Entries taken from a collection
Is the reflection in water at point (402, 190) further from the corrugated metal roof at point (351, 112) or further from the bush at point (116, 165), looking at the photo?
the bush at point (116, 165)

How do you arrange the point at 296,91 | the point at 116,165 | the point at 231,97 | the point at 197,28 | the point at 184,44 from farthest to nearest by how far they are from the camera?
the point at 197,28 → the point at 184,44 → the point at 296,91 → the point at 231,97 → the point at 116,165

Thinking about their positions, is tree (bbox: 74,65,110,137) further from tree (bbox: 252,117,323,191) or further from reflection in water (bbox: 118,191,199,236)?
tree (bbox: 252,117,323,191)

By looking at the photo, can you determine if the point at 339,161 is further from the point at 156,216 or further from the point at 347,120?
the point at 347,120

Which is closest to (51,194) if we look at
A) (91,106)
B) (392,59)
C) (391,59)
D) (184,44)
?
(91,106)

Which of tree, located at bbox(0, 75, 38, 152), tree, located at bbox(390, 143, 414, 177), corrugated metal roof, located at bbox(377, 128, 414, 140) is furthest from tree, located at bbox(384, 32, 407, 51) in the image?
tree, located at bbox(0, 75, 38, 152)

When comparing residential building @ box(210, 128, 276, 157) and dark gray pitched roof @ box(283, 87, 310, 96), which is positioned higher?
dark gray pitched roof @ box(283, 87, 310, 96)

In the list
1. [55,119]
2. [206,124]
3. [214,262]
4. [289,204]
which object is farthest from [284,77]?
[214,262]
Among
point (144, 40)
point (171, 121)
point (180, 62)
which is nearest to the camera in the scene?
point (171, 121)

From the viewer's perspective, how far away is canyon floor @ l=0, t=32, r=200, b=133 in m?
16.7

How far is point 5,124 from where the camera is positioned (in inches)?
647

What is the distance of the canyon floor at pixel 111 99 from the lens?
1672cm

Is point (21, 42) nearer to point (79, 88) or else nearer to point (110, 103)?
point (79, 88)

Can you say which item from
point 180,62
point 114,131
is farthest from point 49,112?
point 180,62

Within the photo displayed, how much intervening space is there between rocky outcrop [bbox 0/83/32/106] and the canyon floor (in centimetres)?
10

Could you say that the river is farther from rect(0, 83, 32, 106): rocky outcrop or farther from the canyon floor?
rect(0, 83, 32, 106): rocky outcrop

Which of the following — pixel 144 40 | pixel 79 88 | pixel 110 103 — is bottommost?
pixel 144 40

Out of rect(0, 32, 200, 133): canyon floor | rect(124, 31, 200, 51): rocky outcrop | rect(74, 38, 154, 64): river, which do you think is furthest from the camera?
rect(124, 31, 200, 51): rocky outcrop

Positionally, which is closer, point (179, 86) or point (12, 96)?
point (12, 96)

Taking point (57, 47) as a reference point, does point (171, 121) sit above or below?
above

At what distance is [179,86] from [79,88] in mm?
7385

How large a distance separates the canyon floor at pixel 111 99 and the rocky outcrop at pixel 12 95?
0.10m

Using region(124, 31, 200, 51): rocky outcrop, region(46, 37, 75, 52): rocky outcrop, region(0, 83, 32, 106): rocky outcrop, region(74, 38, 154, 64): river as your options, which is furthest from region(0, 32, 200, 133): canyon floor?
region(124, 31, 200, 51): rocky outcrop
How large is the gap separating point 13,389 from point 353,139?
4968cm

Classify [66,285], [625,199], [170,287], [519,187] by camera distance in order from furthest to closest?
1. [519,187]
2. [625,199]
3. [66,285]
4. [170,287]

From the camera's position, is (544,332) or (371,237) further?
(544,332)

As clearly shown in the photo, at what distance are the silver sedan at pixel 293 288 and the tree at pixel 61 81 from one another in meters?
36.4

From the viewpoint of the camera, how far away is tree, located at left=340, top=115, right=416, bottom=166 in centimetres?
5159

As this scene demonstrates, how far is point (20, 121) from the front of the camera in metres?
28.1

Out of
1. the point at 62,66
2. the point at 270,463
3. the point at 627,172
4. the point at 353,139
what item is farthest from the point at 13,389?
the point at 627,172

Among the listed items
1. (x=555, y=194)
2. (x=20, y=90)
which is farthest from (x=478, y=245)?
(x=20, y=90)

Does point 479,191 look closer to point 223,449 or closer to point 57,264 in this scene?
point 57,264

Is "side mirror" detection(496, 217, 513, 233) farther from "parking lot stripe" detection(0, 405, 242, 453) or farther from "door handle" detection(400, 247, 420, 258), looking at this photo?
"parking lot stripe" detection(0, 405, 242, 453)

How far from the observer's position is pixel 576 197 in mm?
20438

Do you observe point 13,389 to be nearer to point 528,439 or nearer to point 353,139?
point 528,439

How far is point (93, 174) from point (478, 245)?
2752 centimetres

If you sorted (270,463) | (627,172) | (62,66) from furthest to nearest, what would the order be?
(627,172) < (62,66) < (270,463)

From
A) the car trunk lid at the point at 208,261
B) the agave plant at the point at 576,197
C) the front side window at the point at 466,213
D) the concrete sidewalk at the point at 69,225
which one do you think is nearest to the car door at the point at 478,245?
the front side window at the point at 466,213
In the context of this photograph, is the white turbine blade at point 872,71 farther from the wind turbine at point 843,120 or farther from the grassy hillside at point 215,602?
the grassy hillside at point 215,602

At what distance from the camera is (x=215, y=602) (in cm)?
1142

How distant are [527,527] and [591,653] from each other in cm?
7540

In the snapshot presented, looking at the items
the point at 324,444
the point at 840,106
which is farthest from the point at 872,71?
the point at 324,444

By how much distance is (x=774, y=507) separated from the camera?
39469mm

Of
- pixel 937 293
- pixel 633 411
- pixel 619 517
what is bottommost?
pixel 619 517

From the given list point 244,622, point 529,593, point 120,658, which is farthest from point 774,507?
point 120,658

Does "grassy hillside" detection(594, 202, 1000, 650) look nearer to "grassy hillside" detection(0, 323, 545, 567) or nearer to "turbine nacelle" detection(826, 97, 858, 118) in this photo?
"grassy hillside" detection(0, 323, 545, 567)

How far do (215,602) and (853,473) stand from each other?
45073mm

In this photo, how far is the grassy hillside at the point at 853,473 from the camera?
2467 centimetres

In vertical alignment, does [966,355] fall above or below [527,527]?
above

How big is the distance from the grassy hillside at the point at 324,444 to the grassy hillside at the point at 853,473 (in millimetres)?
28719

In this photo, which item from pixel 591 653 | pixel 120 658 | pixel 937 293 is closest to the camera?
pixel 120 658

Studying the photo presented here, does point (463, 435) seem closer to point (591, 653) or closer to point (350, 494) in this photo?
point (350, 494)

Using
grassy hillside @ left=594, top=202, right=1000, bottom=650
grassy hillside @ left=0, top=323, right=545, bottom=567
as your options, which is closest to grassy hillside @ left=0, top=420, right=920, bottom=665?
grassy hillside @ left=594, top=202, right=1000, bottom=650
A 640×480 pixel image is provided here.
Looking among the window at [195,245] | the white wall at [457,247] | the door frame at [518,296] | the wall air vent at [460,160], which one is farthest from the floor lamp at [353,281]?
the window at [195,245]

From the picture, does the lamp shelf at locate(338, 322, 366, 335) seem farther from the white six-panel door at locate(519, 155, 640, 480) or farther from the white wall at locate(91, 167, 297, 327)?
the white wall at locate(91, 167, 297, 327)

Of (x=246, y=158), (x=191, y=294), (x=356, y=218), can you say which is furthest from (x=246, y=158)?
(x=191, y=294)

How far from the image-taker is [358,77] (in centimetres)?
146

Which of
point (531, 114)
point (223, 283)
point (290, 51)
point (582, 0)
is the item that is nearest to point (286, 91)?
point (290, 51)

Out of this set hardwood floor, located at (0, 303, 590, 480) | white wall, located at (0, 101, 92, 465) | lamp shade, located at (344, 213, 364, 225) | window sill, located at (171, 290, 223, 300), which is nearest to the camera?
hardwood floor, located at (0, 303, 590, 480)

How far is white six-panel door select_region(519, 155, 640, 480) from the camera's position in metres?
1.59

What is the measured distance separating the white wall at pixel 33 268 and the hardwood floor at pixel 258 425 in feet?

_Given exercise_.
Lines from the one containing "From the picture, does" through the final line are to be given again verbatim, with nothing before or after.

_Written answer_.
From the picture, does the lamp shelf at locate(338, 322, 366, 335) seem farther from the white six-panel door at locate(519, 155, 640, 480) or farther from the white wall at locate(91, 167, 297, 327)?
the white wall at locate(91, 167, 297, 327)

Of (x=246, y=158), (x=191, y=294), (x=356, y=218), can you say which is furthest from (x=246, y=158)?
(x=191, y=294)

How far from the image-taker is [358,77] (in centimetres)?
146

Which of
point (531, 114)
point (223, 283)
point (290, 51)
point (582, 0)
is the item that is nearest to point (286, 91)?
point (290, 51)

Out of this set hardwood floor, located at (0, 303, 590, 480) | white wall, located at (0, 101, 92, 465) | lamp shade, located at (344, 213, 364, 225) | window sill, located at (171, 290, 223, 300), which is nearest to the camera?
hardwood floor, located at (0, 303, 590, 480)

How far is white six-panel door select_region(519, 155, 640, 480) from the camera's position in metres?
1.59

What is the measured distance separating the white wall at pixel 33 268 and the hardwood floor at pixel 258 425 in feet?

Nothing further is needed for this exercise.